Building on the success of the postgraduate programmes at the Wales International Academy of Voice, the newly devised BMus (Hons) Vocal Performance is a specialist industry-focused programme for singers.
The new programme is delivered by expert academics and practitioners of national and international repute within a specialist facility.


Students will be offered extensive 1-to-1 vocal tuition, and masterclasses from world-renowned artists, and of course all of this will be located within our specialist facility in Cardiff.

Modules on the programme examine areas such as vocal technique, performance studies, movement, music theory, technologies of performance and performance projects designed to develop a holistic approach to vocal performance.


Assessment on this programme is by a range of methods offering opportunities to present learning in a variety of different ways throughout the course.


Learning methods include performances, portfolios, technical assessments, recording, electronic testing, arranging, mock auditions, podcasting, essay writing and presentations.


The staff at the Wales International Academy of Voice are looking forward for students to enrol on this newly designed degree.

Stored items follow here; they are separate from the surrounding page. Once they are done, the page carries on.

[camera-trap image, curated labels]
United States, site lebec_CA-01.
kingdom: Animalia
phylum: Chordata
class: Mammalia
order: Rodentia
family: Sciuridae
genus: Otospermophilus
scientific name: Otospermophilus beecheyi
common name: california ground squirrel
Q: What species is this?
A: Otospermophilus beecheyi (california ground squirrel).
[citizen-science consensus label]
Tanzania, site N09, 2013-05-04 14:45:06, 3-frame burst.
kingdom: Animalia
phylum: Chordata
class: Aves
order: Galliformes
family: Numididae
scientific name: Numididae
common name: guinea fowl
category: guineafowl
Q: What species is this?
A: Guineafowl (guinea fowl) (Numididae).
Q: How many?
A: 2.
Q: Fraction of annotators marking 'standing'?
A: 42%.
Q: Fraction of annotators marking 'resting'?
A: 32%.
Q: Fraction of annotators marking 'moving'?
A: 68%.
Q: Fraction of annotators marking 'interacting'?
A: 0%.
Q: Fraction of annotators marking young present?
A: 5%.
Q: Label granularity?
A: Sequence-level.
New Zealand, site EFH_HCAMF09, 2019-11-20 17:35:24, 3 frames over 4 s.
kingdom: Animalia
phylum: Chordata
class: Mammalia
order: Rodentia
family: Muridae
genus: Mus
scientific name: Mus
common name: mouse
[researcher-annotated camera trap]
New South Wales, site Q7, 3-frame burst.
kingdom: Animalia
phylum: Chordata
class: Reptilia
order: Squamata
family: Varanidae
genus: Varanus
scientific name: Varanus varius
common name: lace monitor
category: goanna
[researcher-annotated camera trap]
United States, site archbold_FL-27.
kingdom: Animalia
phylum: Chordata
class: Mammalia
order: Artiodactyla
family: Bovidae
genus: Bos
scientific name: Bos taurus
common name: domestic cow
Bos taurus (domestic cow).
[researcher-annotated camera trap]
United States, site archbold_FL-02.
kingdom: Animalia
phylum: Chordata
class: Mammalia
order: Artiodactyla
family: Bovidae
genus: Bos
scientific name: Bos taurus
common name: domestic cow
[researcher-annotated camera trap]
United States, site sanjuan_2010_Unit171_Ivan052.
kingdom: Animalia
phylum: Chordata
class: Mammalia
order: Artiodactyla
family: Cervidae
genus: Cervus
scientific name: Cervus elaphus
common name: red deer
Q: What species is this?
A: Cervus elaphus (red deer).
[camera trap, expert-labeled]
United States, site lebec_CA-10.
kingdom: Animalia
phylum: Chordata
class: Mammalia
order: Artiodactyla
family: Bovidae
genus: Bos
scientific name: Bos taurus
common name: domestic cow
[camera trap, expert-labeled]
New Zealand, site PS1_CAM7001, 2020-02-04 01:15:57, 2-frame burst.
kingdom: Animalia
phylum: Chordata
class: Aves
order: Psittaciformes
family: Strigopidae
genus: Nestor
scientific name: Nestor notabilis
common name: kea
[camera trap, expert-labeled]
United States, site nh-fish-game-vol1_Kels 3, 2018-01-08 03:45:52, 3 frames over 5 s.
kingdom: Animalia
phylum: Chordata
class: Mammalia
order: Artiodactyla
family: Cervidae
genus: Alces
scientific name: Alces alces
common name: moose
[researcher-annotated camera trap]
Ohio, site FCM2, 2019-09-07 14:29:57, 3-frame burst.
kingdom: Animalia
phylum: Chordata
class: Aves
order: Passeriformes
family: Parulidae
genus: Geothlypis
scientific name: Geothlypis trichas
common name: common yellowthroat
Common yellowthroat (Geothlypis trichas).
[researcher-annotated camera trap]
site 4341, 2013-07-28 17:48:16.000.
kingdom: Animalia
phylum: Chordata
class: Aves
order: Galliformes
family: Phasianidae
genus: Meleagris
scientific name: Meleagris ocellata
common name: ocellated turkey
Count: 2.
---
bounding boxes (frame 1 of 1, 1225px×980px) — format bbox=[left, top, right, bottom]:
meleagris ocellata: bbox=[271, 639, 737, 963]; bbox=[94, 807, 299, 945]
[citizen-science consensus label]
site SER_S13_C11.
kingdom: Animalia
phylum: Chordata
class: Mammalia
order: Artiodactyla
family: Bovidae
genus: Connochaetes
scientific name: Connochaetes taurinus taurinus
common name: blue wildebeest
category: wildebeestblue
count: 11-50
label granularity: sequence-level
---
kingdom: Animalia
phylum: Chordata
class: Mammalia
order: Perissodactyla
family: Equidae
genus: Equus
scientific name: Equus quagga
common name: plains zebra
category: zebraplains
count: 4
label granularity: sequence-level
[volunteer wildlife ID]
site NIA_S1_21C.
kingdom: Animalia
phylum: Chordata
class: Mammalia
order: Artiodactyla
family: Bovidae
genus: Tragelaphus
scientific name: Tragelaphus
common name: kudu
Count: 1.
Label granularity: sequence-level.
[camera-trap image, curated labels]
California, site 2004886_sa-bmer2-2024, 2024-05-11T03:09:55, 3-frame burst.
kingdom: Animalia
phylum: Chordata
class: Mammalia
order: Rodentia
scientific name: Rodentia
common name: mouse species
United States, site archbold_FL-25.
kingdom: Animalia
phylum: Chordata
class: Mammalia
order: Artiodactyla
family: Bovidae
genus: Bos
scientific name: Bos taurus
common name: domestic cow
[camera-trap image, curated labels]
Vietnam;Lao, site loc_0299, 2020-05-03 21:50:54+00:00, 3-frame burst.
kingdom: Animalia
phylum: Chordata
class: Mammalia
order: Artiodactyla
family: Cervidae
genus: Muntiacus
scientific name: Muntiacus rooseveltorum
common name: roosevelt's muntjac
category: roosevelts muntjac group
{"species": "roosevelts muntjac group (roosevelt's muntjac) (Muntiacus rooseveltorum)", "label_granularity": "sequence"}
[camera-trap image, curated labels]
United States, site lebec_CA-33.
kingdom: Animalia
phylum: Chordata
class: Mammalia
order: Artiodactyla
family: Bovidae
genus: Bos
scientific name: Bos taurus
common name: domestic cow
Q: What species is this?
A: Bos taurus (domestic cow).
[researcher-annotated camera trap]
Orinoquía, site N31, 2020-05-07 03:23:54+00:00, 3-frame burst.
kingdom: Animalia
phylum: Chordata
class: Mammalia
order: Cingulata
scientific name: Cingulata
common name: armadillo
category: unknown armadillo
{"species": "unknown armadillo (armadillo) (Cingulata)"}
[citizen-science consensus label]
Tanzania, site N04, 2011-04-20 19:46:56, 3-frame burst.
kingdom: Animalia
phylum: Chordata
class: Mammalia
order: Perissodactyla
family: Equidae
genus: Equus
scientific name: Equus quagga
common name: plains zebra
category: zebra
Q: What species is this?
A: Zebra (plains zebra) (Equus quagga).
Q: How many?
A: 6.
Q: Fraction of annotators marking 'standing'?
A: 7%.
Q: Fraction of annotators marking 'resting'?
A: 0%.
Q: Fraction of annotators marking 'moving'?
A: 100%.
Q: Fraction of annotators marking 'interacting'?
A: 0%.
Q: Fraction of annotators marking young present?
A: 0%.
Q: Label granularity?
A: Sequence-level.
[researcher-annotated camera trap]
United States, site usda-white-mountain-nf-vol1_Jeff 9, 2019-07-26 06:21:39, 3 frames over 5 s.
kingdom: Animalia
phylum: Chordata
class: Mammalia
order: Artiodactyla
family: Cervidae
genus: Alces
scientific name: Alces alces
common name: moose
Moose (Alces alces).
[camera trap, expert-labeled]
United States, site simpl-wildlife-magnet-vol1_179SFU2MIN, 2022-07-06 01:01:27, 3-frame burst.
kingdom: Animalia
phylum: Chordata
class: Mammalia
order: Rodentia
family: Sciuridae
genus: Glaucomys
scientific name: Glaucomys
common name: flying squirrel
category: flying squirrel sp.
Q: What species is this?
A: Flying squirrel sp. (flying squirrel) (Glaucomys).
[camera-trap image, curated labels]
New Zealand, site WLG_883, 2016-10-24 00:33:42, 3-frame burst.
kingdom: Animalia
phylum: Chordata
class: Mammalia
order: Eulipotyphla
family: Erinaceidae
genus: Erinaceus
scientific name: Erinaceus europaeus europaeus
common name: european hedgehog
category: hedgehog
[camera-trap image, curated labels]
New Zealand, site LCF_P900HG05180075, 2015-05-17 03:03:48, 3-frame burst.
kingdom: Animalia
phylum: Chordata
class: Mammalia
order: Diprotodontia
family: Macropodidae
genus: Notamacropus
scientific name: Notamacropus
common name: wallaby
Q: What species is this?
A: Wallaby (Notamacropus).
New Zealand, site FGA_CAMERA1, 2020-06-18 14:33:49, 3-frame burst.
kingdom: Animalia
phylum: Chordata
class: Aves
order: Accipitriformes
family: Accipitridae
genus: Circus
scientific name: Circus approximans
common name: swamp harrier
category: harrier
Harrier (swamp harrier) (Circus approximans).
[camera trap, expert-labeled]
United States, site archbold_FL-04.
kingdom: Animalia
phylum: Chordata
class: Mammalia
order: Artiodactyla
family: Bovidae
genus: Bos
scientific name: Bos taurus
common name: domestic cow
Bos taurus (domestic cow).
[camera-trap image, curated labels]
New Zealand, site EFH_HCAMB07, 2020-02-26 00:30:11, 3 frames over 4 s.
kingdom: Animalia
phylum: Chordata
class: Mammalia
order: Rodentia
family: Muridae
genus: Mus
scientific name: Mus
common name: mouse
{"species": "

David Bebbington, Academy Manager and Programme Director said: “Students on the new BMus programme will study voice in a holistic context, enabling them to engage with performance in a variety of settings, and introducing them to the multitude of opportunities available in their future careers.


“Central to the vision of the programme is ‘the industry’, and as such elements of the course will involve aspects of performance, recording, movement, music theory and studio techniques for example.


“At the end of the course, students will move into performance, music creation, teaching or a host of other session music opportunities.”


Barry Liles, Pro-Vice-Chancellor and Head of the Wales Institute of Science and Art (WISA) said: “The University is pleased to witness the strategic development of a BMus in Vocal Performance at the Wales International Academy of Voice.


“We believe this programme will provide an exciting opportunity for a significantly greater number of undergraduates to join our prestigious, world-class academy.


“Based on our enviable reputation within this vocal domain, the new programme will provide progression opportunities for our students on to postgraduate study or as practitioners in the sector.”


It is anticipated that graduates of the Vocal Performance programme will commence careers as performers, creators, teachers, recording artists and within various other related disciplines. The BMus (Hons) Vocal Performance may also lead to further postgraduate study.